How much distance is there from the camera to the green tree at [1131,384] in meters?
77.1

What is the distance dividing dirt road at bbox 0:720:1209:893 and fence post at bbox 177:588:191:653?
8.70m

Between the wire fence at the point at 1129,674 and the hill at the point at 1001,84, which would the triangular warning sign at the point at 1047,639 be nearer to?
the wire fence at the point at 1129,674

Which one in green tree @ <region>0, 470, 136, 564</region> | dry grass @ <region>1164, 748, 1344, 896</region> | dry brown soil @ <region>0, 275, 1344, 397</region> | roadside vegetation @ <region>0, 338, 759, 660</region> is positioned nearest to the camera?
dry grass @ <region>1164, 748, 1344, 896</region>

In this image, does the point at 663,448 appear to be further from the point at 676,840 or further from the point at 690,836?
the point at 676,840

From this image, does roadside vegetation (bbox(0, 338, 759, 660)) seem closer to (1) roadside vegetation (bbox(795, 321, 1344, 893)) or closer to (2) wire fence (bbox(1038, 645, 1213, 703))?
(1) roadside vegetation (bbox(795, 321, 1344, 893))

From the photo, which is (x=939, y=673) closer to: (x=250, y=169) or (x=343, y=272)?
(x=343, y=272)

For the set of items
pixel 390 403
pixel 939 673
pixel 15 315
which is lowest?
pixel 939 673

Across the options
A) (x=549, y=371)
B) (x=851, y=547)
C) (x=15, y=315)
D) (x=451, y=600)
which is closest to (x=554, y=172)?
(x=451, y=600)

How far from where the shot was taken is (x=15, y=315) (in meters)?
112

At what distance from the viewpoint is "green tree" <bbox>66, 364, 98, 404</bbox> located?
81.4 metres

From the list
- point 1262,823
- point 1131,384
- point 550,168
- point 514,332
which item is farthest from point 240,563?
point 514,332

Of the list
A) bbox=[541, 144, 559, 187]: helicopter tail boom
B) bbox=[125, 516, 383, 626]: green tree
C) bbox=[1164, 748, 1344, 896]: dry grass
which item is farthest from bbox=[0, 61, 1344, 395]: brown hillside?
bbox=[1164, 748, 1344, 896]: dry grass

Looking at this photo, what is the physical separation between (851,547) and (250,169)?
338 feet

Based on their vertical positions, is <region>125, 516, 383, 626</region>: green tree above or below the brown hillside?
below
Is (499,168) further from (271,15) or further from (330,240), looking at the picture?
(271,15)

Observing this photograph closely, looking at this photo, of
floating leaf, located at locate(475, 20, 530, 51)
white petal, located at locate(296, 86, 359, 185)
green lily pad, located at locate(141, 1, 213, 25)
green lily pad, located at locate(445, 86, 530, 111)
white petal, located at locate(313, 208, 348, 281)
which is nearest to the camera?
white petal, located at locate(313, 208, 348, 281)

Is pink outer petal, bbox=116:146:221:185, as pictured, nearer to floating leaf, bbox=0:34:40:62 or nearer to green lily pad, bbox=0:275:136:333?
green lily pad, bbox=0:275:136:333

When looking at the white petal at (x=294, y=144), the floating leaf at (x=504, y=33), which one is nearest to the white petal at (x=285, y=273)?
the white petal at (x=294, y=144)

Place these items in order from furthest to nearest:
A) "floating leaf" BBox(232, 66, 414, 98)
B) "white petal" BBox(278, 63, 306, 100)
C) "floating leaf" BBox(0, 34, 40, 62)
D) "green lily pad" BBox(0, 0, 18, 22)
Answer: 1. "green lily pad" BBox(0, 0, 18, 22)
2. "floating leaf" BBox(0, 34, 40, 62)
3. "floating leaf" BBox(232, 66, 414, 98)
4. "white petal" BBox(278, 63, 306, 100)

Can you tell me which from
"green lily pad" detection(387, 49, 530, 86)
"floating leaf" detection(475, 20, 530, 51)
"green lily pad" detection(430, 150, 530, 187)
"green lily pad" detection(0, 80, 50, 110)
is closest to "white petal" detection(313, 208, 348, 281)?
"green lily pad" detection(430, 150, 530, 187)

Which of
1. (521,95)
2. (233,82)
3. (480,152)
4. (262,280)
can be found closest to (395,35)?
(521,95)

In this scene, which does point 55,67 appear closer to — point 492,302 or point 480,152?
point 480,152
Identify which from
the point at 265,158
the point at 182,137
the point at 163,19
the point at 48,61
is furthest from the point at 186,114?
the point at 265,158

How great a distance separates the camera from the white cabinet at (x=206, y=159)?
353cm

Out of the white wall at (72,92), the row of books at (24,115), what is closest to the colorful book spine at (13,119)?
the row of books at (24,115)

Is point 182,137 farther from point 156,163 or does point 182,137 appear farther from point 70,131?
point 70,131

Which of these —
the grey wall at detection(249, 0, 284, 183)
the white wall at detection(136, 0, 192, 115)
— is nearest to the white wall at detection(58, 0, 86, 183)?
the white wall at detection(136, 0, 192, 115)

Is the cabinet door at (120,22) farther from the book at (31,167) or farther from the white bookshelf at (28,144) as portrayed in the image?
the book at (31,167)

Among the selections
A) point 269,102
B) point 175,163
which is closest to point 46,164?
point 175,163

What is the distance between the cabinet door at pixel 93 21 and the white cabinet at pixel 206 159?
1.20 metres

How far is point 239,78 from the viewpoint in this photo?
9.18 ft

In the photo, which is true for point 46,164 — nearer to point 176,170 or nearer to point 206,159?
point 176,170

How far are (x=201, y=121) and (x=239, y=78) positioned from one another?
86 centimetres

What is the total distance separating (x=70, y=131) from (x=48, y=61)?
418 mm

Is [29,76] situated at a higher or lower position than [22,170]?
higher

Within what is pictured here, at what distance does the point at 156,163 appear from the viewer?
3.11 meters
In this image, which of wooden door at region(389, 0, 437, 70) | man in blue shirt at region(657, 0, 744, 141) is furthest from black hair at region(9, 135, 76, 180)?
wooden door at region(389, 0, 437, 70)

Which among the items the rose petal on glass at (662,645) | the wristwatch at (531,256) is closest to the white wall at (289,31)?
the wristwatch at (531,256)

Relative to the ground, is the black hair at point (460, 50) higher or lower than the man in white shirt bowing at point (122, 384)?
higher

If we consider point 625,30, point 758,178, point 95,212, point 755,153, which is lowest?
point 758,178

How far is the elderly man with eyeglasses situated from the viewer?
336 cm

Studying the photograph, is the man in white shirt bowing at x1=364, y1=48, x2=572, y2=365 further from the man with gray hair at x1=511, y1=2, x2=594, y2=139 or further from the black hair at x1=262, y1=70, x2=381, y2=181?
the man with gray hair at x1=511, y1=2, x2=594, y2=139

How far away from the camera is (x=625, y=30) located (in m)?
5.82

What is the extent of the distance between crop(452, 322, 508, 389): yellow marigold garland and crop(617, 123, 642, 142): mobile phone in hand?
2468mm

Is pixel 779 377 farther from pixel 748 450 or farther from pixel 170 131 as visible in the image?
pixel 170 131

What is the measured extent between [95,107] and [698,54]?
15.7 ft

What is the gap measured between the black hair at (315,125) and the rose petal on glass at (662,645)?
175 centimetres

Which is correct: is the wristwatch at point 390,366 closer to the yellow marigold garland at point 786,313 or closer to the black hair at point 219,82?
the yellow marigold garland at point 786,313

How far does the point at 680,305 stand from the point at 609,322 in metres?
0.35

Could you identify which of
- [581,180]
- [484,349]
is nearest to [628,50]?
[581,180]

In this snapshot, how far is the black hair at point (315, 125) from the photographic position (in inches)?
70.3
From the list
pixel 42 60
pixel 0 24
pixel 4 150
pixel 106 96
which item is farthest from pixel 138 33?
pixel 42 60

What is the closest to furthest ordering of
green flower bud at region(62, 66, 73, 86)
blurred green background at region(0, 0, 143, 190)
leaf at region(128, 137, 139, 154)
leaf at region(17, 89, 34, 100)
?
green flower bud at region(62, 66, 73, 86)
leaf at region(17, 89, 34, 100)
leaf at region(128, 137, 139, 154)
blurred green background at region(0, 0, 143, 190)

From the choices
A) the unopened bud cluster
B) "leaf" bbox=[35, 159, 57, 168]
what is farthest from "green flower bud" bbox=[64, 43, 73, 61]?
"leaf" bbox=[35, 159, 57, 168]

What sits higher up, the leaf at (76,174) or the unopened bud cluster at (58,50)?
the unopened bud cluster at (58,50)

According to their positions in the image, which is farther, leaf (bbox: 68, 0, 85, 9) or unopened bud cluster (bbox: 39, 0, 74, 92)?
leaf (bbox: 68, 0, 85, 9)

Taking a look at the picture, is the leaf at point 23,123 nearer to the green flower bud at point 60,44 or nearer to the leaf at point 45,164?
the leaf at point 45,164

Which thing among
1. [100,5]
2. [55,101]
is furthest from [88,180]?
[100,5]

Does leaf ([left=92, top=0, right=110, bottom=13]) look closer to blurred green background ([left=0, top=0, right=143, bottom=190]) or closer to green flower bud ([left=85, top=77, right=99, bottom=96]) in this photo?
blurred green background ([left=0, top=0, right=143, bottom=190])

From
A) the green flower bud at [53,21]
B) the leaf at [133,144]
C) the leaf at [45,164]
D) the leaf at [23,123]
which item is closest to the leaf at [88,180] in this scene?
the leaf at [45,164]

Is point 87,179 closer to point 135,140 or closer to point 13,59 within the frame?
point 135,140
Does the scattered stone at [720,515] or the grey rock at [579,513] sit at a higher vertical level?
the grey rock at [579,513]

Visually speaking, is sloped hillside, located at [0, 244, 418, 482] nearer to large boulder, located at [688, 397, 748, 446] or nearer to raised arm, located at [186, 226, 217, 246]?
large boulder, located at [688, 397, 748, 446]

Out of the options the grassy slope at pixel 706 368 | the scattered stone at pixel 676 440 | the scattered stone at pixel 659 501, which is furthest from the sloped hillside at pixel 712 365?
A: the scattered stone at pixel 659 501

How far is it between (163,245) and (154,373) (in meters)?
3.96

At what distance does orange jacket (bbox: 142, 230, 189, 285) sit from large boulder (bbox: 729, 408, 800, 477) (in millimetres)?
__________________________________________________
→ **WHAT IS EXPECTED**
Starting at the line that contains "Visually speaking, is", output each remaining line of the listing, the last line included, exactly as it appears.

→ **THE RESPONSE**
Visually speaking, is sloped hillside, located at [0, 244, 418, 482] nearer to large boulder, located at [688, 397, 748, 446] or nearer to raised arm, located at [186, 226, 217, 246]?
large boulder, located at [688, 397, 748, 446]

Out of the options the grassy slope at pixel 706 368 | the scattered stone at pixel 676 440 | the scattered stone at pixel 659 501, which is furthest from the sloped hillside at pixel 712 365?
A: the scattered stone at pixel 659 501

How far is it between (163,245) and (154,373) (in meters)?
3.96

At what distance does orange jacket (bbox: 142, 230, 189, 285) sit from large boulder (bbox: 729, 408, 800, 477) (in millimetres)?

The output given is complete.